[Text for analysis — start]

The amount of time I spent staring at nothing, doing nothing.

The fact that school and language were both incomprehensible far more often than not.

The fact that I acted like, and felt like, I did not understand things, only to understand them far later (“must have understood all along”).

The fact that I spent most of my time either doing repetitive movements, not moving at all, absorbed in the sensory experience of various objects, or thinking about one topic and only one topic.

The fact that I spent a lot of the time not thinking in the usual sense of the word. (These days, I’d consider it thinking, but it’s not what people are taught thinking is.)

The fact that I couldn’t get my mouth to say much, if anything, that was in my head, and often couldn’t even get the thing to move at all.

The fact that I spent much of the time babbling nonsense unrelated to my thoughts when I could get anything out.

The fact that there was only a tiny amount of stimulation I could tolerate before everything went haywire.

The fact that I was in excruciating physical pain all the time and frequently reacted to it.

The fact that I did things like flop on the floor, run away screaming, make certain kinds of motions, and hide inside and under things, spin around in circles a lot, that nobody around me was doing.

All of these things and more troubled me greatly, not least because I thought I must be doing all of them on purpose, behind my own back, subconsciously, or something.

This, by the way, is why it’s a really good idea to discuss, and discuss often and accurately, being autistic, with your kids, even if you think they are too young to understand. They will come up with far worse explanations than anything you could possibly say to them.

Anyway, I believed that I could stop these things any time I wanted to. I believed this all the way into institutions (at least part of the time), despite the evidence that I could not. I decided that I must really want to be in them if I acted in the ways that got me put in them. I decided I was the most twisted, selfish, and bizarre person on the planet. Nobody knew this about me, I came up with it on my own, although plenty of people reinforced it along the way without knowing it. It was my worst secret and I dreaded the day that I would be capable of telling it and put on the spot. Everyone around me who acted just like me couldn’t help it, but, I was convinced, I could, and that made me both better and worse than them.

[Text for analysis — finish]
[Record extracts — start]

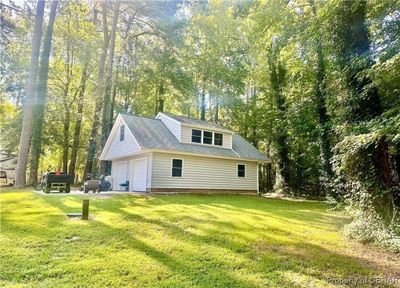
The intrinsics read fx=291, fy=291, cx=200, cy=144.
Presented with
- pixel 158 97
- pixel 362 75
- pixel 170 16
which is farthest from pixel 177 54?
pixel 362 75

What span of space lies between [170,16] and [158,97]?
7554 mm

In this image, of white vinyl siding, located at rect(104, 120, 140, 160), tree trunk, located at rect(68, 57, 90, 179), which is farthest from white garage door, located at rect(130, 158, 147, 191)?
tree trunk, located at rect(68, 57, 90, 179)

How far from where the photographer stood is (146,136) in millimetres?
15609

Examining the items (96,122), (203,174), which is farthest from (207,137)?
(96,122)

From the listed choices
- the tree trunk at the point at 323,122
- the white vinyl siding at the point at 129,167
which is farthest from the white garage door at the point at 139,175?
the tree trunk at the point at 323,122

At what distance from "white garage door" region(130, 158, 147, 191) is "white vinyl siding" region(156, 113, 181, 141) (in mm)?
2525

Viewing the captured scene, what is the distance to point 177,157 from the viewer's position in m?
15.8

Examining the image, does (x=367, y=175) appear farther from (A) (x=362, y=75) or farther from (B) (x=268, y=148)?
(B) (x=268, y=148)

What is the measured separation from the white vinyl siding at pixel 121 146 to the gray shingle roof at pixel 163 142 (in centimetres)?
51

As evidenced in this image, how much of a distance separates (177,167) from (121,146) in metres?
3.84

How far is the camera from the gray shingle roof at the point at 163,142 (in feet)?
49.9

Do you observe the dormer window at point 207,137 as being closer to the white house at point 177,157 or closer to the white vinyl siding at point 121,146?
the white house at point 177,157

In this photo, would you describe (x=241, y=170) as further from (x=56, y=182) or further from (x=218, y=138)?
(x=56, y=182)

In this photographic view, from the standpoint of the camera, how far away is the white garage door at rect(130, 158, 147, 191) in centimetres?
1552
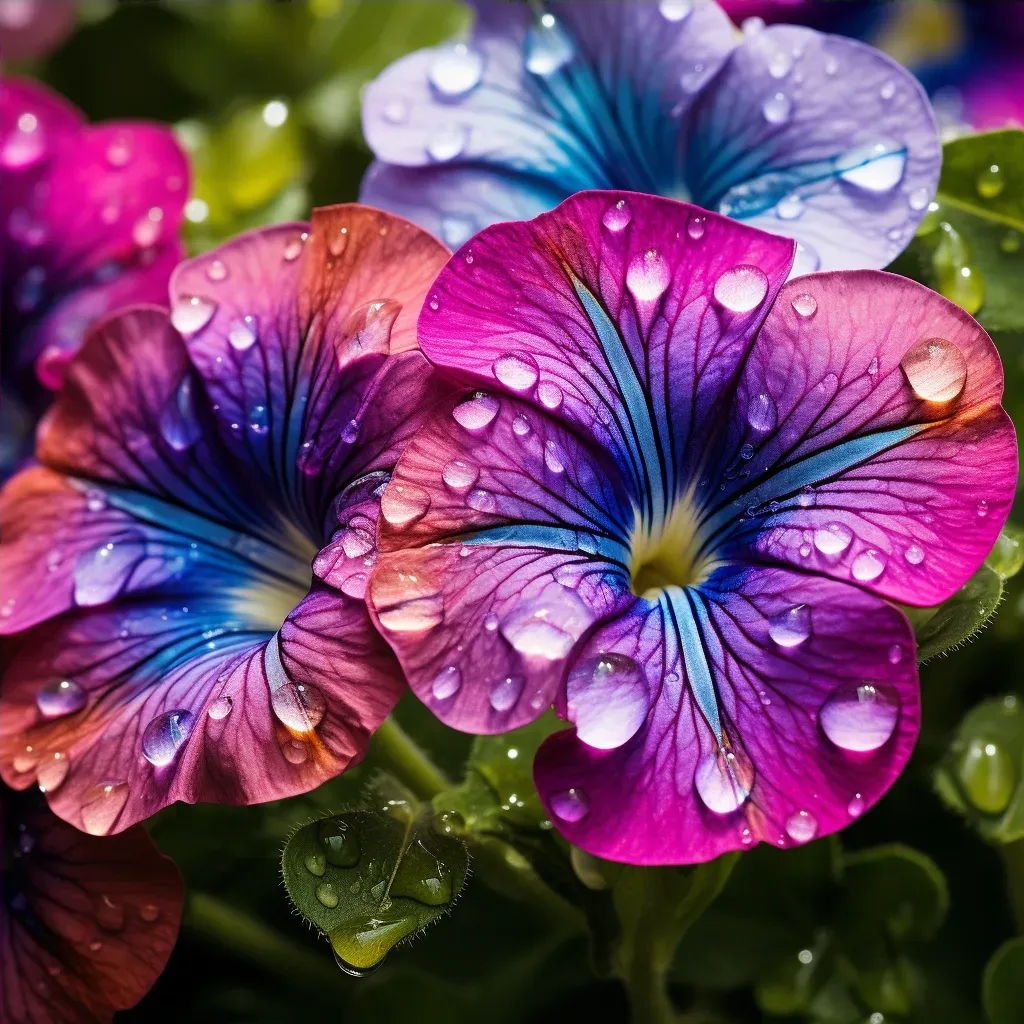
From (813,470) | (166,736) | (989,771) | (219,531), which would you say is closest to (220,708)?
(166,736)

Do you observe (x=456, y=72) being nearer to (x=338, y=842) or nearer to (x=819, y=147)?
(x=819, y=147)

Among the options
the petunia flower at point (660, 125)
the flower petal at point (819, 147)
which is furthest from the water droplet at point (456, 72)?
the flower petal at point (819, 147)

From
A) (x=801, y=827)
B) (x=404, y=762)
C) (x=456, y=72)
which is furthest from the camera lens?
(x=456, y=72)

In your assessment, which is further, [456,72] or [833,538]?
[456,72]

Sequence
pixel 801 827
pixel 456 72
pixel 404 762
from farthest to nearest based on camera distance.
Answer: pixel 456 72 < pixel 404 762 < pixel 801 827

[Record extracts — finish]
[Record extracts — start]

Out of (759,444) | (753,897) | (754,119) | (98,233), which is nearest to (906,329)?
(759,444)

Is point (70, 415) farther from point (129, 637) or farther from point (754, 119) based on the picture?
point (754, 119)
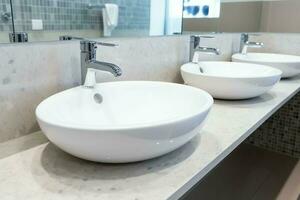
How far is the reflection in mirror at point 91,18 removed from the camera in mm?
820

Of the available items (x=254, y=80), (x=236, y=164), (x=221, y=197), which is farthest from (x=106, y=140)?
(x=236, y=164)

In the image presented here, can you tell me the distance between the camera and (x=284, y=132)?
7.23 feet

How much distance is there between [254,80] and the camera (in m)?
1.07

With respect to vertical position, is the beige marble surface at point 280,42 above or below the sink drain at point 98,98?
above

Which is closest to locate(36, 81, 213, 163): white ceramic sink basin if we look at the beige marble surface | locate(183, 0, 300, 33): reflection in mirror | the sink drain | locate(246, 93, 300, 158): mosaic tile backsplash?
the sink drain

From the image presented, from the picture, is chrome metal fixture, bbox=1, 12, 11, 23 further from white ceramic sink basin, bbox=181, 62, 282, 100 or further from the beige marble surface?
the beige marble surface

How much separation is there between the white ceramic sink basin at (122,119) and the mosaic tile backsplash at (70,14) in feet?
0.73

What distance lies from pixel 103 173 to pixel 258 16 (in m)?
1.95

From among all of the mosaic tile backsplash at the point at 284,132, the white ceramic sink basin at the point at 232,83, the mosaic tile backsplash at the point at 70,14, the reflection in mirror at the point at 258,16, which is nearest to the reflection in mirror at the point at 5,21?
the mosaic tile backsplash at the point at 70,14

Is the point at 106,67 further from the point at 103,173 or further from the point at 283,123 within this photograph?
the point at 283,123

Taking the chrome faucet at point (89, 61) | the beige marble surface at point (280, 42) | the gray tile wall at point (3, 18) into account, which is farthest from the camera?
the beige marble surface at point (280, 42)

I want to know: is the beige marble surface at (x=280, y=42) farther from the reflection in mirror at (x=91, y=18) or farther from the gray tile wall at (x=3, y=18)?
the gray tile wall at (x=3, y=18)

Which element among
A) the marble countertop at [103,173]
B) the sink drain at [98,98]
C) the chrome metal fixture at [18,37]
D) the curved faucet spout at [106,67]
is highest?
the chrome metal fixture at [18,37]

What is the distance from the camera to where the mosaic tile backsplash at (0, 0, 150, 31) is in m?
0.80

[Record extracts — finish]

→ **Problems to solve**:
a – Reproduce the passage on growing up autistic word for word, starting at the words "The fact that I spent a" and ending after the words "get anything out.".
b – According to the passage on growing up autistic, what will kids come up with if being autistic is not discussed with them?
c – Pick up the passage on growing up autistic after its final sentence and keep writing it.

→ **Responses by task**:
a –
The fact that I spent a lot of the time not thinking in the usual sense of the word. (These days, I’d consider it thinking, but it’s not what people are taught thinking is.)

The fact that I couldn’t get my mouth to say much, if anything, that was in my head, and often couldn’t even get the thing to move at all.

The fact that I spent much of the time babbling nonsense unrelated to my thoughts when I could get anything out.

b – Far worse explanations than anything you could possibly say to them.

c –
It became worse after a doctor harnessed my echolalia and echopraxia to get me to act certain ways that were actually out of conjunction with who I was. I said before that I don’t feel trapped in my body, meaning I don’t feel trapped simply by appearing disabled. By the time that guy got through with me, I definitely felt trapped, because what he had me doing was so far out of sync with anything I was thinking or experiencing, further than anything every had been. When, even in the face of all this, I acted from things like overload and incomprehension that were not going away, when I slammed my fists into my head over and over, when I didn’t understand what was going on, when I still couldn’t communicate, and yet this guy was considering me “much improved”, my mind twisted into more knots than it ever had been.

Nobody should have to believe that they are, consciously or subconsciously, causing themselves to be autistic. I happened to fall into the clutches of a psychotherapist who was a holdover from the old psychodynamic-approach days. This. Did. Not. Help. To put it mildly.

But this kind of bizarre rationalization can only happen in a world where it is made bad to be autistic. It’s not that the truth I wasn’t facing was such an awful truth, it was that this truth was made awful by the way autistic people are viewed and treated. By the fact that I was not being offered any true guidance or assistance that would have helped me. By the fact that there was no roadmap and the only roadmaps I had, told me I would be institutionalized the rest of my life and that this was the only fate possible for people like me (unless we could be miraculously cured).

There is no reason that people should have to believe things like this about themselves (both that some aspect of themselves is horrible, and that they themselves are the ones causing it). But it is disturbingly common that people do.